Alcatel Lucent Merger Under Fire
The two firms have moved fast since they formally announced their engagement in early April this year, appointing (and re-appointing) senior management, getting the green light from regulators, and deciding on a name for the combined company. (See Alcatel/Lucent Decide on New Name, Lucatel Names More Execs, Lucatel Clears Euro Hurdle, Quigley Steps Down as Lucatel COO, Inside Lucatel: Quigley's Not Mad at Pat, and Lucatel: New Team, Old Faces.)
Now just three hurdles remain. Next Thursday, September 7, sees the shareholders' meetings. Alcatel's is due to take place at the Palais Omnisports of Paris-Bercy at 2 p.m. Paris time (8 a.m. Eastern time); Lucent's at the DuPont Theatre in Wilmington, Del., at 11 a.m. Eastern.

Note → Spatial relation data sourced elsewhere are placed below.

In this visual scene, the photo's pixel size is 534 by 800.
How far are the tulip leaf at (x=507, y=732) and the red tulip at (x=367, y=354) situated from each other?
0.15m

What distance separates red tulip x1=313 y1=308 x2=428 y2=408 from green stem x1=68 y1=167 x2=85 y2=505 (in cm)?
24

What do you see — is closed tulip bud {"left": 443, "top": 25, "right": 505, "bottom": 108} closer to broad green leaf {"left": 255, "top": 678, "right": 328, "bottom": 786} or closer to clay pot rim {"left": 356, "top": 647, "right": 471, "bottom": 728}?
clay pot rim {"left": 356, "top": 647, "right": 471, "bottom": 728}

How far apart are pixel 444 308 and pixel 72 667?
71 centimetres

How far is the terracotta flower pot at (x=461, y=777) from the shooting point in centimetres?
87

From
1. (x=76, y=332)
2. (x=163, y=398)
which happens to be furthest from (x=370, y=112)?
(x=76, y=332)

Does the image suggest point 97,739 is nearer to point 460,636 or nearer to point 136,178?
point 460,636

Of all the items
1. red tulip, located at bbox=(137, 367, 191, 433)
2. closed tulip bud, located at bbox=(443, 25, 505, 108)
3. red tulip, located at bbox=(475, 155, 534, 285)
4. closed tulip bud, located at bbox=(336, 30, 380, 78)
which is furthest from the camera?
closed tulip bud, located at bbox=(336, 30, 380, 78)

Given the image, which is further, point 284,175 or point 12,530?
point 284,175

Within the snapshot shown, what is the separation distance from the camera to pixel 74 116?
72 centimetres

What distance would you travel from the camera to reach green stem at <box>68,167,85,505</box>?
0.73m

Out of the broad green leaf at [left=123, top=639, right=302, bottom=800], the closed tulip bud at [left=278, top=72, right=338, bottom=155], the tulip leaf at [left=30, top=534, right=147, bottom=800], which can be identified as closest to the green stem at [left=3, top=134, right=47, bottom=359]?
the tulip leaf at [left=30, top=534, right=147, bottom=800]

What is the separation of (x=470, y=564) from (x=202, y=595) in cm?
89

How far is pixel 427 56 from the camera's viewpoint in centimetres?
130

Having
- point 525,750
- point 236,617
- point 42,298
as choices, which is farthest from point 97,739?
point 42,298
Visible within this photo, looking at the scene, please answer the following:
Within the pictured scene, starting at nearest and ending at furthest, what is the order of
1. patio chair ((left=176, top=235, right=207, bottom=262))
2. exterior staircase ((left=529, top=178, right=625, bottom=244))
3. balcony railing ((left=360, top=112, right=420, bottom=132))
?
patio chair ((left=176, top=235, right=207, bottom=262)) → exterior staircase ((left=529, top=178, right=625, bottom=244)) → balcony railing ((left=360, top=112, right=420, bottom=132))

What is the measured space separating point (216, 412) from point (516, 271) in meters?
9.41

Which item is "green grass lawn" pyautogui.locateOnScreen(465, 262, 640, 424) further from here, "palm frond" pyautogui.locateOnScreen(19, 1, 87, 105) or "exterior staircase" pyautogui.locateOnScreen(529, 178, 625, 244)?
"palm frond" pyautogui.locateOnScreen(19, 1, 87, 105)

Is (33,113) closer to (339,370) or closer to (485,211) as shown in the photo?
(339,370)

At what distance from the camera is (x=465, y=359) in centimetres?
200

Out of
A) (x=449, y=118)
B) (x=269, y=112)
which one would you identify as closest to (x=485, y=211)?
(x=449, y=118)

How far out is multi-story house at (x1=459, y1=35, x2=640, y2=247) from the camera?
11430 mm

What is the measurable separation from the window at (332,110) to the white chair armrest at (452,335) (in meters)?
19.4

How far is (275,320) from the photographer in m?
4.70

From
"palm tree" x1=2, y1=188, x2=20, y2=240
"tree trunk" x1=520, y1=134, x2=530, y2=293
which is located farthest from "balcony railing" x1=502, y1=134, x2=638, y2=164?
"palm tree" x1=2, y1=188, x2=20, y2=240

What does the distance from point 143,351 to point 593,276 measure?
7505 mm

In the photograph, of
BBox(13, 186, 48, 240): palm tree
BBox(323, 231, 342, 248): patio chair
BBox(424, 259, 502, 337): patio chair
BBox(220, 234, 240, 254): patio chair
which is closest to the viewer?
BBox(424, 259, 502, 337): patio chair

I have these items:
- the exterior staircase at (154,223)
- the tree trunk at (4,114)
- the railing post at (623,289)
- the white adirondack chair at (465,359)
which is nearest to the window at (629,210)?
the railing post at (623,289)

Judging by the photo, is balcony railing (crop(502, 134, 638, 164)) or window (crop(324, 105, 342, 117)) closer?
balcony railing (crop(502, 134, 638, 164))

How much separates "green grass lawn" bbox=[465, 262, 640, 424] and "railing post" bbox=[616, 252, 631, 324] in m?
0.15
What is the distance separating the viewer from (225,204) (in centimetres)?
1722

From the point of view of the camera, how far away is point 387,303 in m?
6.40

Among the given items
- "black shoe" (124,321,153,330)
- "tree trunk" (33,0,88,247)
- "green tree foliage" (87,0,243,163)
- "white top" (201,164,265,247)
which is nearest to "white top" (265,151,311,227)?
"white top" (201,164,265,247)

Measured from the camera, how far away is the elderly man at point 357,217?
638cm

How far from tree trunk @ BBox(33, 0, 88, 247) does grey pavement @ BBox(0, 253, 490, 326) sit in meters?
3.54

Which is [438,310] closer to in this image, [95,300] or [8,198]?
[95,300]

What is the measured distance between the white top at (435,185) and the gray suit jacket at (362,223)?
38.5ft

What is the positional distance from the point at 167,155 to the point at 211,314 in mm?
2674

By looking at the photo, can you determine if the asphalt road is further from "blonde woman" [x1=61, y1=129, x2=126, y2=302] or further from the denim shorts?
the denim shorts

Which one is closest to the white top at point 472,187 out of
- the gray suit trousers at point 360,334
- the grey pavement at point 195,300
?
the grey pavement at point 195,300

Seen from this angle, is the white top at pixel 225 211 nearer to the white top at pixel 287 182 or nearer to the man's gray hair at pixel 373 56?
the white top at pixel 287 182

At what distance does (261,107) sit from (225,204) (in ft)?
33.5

Then, some time in the next three months, the companies hope to get approval for their merger from the Committee on Foreign Investment in the United States (CFIUS) -- more on that later.
But with only days to go before shareholders have their say, opposition to the deal has emerged on both sides of the water, adding to the pressure already caused by the significant dip in the valuations of the two vendors since the merger proposal was announced.
Alcatel's share price today is $12.76, down more than 17 percent from the $15.40 price the stock commanded on April 2 when the deal was struck. Lucent's stock is also down over the same period: It's at $2.37 today, down about 23 percent from the $3.05 price on April 2.
Trouble down New Jersey way
In the U.S., the Superior Court of New Jersey, Law Division, Union County, will decide next Wednesday, September 6, whether it will grant an injunction to postpone the vendor's shareholder meeting
According to a Securities and Exchange Commission (SEC) filing made by Lucent, that court hearing is the latest move by plaintiffs in a class action known as "Resnick v. Lucent Technologies Inc. et al" that was originally filed on April 3. That class action represents Lucent shareholders who believe the proposed merger fails to "to maximize shareowner value in the transaction."
Lucent, though, reckons the meeting and merger will proceed as planned. "We believe the action is without merit, and we do not believe that the standards for granting an injunction will be met," says a Lucent spokesman. "Therefore, we do not expect this action to delay the shareholder vote related to our proposed merger with Alcatel or the timing of the completion of the merger. We intend to vigorously defend against such claims." The vendors remain "on track" to complete the merger before the year's end, he adds.
Should the meeting take place, the merger resolution requires a simple majority to be passed.
Lucent faces another class action suit, filed on May 4 in in the U.S. District Court of the Southern District of New York, known as "AR Maley Trust v. Lucent Technologies, et al," which also claims that the merger terms fail to maximize shareholder value, and alleges that Lucent and its directors "breached their fiduciary duties" as a result. Naturally, Lucent stated in an SEC filing that it "believes the action is without merit and that Lucent has substantial defenses to the claims."